Records for this exercise:
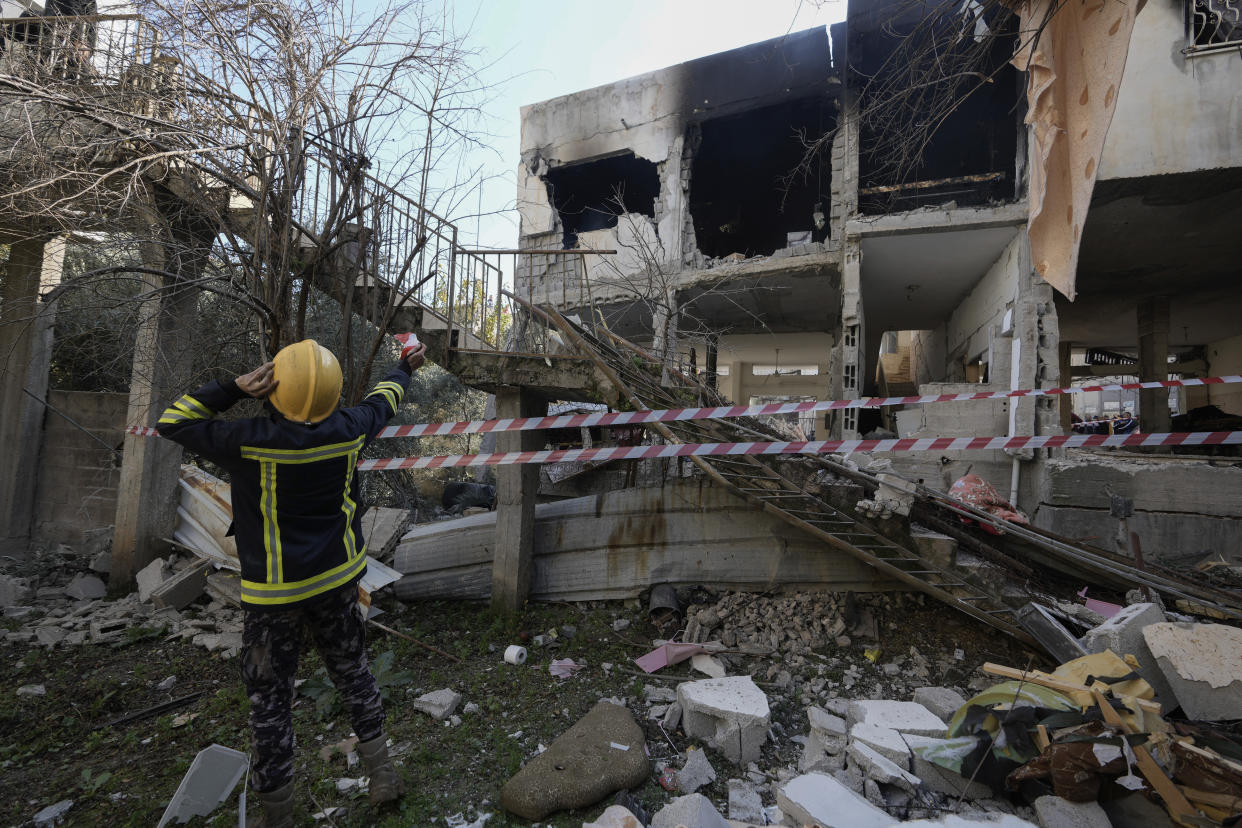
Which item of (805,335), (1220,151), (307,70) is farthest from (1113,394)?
(307,70)

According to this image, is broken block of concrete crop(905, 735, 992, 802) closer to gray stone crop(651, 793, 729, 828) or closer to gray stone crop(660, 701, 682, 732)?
gray stone crop(651, 793, 729, 828)

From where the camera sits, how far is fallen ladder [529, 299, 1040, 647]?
13.2 ft

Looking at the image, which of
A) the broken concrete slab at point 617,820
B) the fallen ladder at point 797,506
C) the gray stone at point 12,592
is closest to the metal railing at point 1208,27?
the fallen ladder at point 797,506

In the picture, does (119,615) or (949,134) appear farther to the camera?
(949,134)

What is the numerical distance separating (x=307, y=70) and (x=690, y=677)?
5.47 m

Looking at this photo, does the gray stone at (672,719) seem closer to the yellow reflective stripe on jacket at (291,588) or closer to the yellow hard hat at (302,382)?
the yellow reflective stripe on jacket at (291,588)

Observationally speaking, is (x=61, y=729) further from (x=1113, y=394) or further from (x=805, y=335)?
(x=1113, y=394)

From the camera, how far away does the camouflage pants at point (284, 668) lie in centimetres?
236

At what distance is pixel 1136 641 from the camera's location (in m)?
3.17

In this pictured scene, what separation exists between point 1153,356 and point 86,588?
17.0 meters

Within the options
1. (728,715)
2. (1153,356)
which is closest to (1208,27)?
(1153,356)

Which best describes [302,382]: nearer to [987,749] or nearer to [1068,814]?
[987,749]

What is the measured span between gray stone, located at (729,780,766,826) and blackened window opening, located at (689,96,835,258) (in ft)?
33.7

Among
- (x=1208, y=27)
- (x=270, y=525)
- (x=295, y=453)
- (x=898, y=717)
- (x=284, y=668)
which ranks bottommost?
(x=898, y=717)
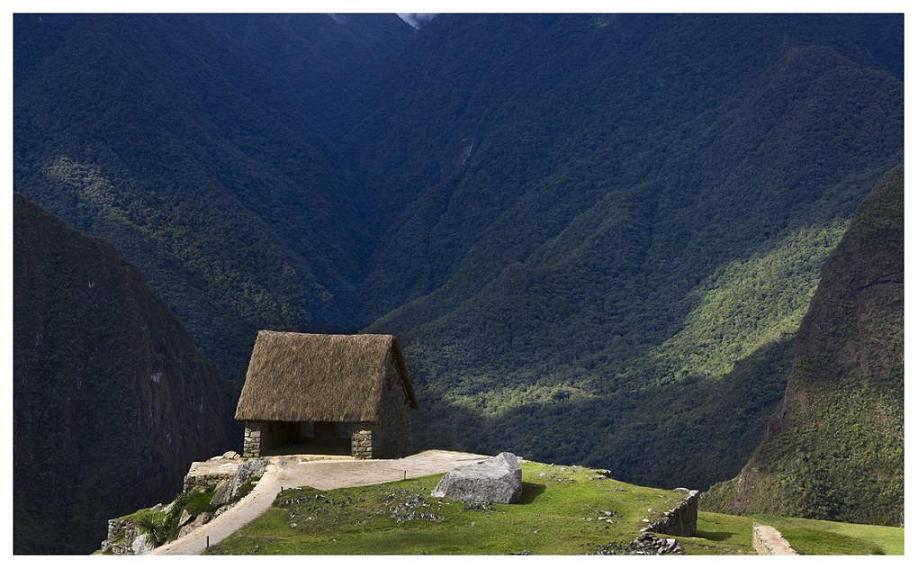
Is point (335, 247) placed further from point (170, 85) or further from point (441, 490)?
point (441, 490)

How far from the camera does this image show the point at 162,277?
104 meters

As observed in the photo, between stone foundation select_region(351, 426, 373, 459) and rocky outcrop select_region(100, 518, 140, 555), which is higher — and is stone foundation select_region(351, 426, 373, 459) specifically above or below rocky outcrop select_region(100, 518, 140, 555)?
above

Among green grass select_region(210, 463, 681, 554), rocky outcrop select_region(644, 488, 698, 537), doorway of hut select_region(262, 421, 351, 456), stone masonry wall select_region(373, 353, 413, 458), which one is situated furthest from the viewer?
doorway of hut select_region(262, 421, 351, 456)

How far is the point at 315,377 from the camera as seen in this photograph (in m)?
36.3

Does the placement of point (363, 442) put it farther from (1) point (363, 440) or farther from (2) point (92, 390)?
(2) point (92, 390)

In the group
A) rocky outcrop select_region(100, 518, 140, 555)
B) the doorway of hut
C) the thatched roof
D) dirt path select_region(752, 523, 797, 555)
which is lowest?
rocky outcrop select_region(100, 518, 140, 555)

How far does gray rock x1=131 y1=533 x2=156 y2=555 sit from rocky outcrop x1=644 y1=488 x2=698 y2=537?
39.8 feet

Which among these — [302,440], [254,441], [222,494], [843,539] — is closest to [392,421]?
[302,440]

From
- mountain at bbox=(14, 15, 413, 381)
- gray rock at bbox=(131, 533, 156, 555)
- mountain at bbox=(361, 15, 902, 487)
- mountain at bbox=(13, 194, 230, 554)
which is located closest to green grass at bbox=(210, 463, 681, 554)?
gray rock at bbox=(131, 533, 156, 555)

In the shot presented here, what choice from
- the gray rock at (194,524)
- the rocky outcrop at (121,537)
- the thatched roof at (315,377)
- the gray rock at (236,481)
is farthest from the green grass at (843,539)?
the rocky outcrop at (121,537)

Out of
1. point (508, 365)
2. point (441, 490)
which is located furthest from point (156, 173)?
point (441, 490)

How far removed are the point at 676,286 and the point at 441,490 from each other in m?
70.1

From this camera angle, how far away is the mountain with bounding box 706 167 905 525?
59.9 meters

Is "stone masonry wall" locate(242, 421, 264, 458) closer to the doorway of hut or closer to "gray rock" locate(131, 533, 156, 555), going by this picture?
the doorway of hut
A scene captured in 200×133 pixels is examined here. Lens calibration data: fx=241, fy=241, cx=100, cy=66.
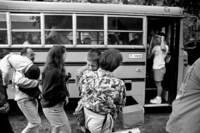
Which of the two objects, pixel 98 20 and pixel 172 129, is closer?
pixel 172 129

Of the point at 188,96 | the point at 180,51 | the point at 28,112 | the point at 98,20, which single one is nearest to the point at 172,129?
the point at 188,96

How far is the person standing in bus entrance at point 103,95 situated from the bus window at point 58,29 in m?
3.11

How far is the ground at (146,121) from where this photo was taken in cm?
479

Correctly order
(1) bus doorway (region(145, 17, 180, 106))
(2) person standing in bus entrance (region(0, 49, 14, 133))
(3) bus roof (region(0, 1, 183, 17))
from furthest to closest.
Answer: (1) bus doorway (region(145, 17, 180, 106)), (3) bus roof (region(0, 1, 183, 17)), (2) person standing in bus entrance (region(0, 49, 14, 133))

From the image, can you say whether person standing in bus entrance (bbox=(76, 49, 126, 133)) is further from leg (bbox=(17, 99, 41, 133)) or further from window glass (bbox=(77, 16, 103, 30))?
window glass (bbox=(77, 16, 103, 30))

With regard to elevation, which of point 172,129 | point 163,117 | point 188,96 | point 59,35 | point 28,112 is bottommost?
point 163,117

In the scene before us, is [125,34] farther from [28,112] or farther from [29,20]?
[28,112]

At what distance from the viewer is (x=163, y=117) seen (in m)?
5.65

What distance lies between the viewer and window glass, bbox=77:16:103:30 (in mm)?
5355

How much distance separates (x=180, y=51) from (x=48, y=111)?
3.81m

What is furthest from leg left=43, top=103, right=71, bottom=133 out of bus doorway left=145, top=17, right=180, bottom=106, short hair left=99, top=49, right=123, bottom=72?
bus doorway left=145, top=17, right=180, bottom=106

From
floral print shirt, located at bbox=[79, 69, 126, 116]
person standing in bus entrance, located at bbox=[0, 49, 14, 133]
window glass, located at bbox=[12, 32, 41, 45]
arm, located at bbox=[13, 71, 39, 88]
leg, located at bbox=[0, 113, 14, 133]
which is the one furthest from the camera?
window glass, located at bbox=[12, 32, 41, 45]

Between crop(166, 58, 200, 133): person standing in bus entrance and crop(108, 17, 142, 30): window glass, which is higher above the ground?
crop(108, 17, 142, 30): window glass

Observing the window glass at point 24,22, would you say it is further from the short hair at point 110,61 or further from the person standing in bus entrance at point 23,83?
the short hair at point 110,61
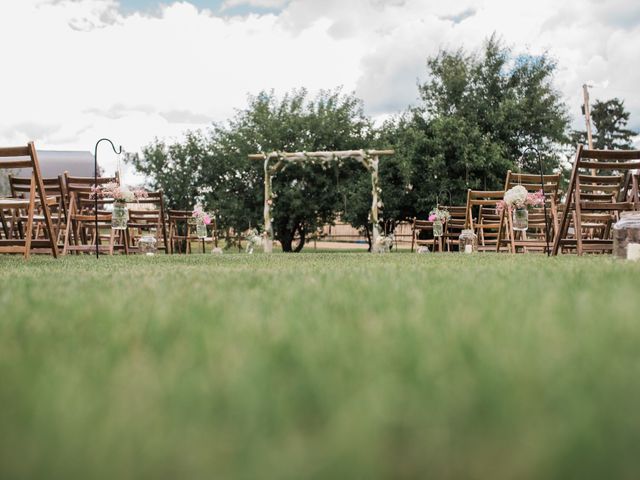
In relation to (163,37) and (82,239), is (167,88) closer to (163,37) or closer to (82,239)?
(163,37)

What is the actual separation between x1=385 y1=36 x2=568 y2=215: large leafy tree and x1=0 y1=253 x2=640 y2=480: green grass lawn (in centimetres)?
1613

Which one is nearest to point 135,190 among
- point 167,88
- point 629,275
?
point 629,275

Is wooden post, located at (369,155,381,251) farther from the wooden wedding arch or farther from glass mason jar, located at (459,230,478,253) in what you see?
glass mason jar, located at (459,230,478,253)

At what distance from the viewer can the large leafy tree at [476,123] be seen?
17.0 metres

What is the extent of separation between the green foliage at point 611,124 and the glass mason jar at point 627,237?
37616mm

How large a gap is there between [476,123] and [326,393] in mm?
18321

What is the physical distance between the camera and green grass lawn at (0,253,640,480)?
0.49 metres

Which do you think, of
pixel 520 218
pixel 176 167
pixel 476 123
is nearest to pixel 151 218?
pixel 520 218

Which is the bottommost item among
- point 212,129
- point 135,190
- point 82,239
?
point 82,239

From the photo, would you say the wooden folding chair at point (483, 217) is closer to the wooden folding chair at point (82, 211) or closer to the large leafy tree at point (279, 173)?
the wooden folding chair at point (82, 211)

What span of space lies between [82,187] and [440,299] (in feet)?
21.9

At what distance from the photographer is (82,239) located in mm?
9000

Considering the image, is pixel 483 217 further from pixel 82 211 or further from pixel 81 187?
pixel 82 211

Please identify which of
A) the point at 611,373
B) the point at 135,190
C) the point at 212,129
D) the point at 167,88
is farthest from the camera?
the point at 212,129
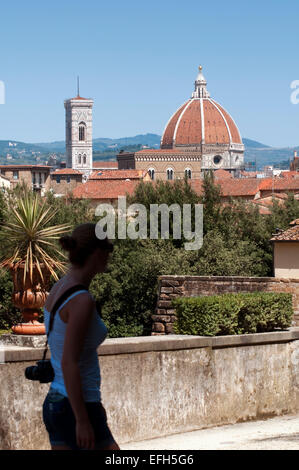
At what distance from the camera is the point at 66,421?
165 inches

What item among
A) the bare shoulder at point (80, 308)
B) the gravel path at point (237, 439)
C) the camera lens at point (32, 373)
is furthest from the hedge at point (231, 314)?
the bare shoulder at point (80, 308)

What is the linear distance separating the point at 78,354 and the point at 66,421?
0.37m

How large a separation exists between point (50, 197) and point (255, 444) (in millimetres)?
35650

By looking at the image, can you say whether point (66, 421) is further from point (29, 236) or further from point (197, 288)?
point (197, 288)

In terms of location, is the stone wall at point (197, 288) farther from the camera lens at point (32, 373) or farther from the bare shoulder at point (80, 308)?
the bare shoulder at point (80, 308)

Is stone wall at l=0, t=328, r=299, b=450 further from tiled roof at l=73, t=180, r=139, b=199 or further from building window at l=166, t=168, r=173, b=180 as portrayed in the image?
building window at l=166, t=168, r=173, b=180

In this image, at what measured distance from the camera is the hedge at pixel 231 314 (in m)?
9.37

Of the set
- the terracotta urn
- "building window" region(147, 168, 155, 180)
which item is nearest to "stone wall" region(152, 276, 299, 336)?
the terracotta urn

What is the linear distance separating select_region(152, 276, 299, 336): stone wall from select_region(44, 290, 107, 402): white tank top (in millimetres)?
7736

What needs to be done:
Copy the records word for word, from the line containing "A scene captured" through the line containing "Answer: (1) bus", inclusive, and omit the pictures.

Answer to this task:
A scene captured in 200×133 pixels is examined here. Lens calibration data: fx=241, fy=241, cx=100, cy=66.
Which of the two objects, pixel 98 20 and pixel 172 129, is closer?
pixel 172 129

Of the point at 188,96 | the point at 180,51 | the point at 28,112 | the point at 98,20, which single one is nearest to the point at 172,129?
the point at 188,96

How far is the person standing in bus entrance at point 103,95 situated from the bus window at point 58,29 in m?
3.11

How far is the ground at (146,121) from where this photo was taken in cm?
479

Correctly order
(1) bus doorway (region(145, 17, 180, 106))
(2) person standing in bus entrance (region(0, 49, 14, 133))
(3) bus roof (region(0, 1, 183, 17))
from furthest to closest.
Answer: (1) bus doorway (region(145, 17, 180, 106)), (3) bus roof (region(0, 1, 183, 17)), (2) person standing in bus entrance (region(0, 49, 14, 133))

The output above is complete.